◆ Prompt
Reproduce all of the material below line for line, changing nothing.

***** Dataset content *****

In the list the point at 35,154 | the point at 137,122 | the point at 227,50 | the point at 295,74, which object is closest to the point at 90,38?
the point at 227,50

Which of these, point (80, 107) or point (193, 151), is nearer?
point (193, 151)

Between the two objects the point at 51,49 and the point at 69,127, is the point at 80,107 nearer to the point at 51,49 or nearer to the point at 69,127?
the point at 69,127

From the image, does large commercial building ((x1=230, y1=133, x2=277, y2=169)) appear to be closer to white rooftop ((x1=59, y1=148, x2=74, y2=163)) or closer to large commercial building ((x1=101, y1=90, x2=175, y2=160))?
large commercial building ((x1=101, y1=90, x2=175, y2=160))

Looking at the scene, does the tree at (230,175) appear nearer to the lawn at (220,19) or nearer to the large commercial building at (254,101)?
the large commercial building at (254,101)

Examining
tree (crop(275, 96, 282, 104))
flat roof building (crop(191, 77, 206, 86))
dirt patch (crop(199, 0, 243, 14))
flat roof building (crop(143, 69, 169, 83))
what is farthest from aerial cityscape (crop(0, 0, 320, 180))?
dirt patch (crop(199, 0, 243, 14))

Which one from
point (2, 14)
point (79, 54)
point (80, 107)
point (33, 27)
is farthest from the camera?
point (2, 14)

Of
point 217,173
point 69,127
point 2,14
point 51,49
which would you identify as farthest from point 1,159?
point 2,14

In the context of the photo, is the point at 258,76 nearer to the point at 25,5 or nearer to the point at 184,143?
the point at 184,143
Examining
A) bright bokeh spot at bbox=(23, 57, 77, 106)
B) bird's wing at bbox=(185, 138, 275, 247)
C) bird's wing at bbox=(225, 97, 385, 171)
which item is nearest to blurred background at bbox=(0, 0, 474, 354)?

*****

◆ Solution to this task
In the list the point at 35,154 | the point at 137,122 | the point at 227,50 | the point at 295,74, which object is closest to the point at 90,38?
the point at 227,50

Which of these, point (80, 107) or point (193, 151), is nearer?
point (193, 151)

Between the two objects the point at 51,49 and the point at 69,127, is the point at 80,107 nearer to the point at 51,49 or nearer to the point at 69,127?
the point at 69,127

From the image, does large commercial building ((x1=230, y1=133, x2=277, y2=169)) appear to be closer to white rooftop ((x1=59, y1=148, x2=74, y2=163)) or closer to large commercial building ((x1=101, y1=90, x2=175, y2=160))?
large commercial building ((x1=101, y1=90, x2=175, y2=160))

Looking at the scene, does the tree at (230,175) appear nearer to the lawn at (220,19) or nearer to the large commercial building at (254,101)?
the large commercial building at (254,101)

Examining
tree (crop(275, 96, 282, 104))
flat roof building (crop(191, 77, 206, 86))
dirt patch (crop(199, 0, 243, 14))
flat roof building (crop(143, 69, 169, 83))
what is farthest from aerial cityscape (crop(0, 0, 320, 180))?
dirt patch (crop(199, 0, 243, 14))

Which one from
point (2, 14)
point (79, 54)
point (80, 107)
point (33, 27)
is farthest from the camera?
point (2, 14)

Of
point 217,173
point 69,127
point 2,14
point 51,49
which would you identify as farthest from point 1,159?
point 2,14

In the context of the photo, is the point at 258,76 nearer to the point at 25,5 or nearer to the point at 184,143?
the point at 184,143
Examining
A) bright bokeh spot at bbox=(23, 57, 77, 106)
B) bird's wing at bbox=(185, 138, 275, 247)
C) bird's wing at bbox=(225, 97, 385, 171)
which item is nearest to blurred background at bbox=(0, 0, 474, 354)?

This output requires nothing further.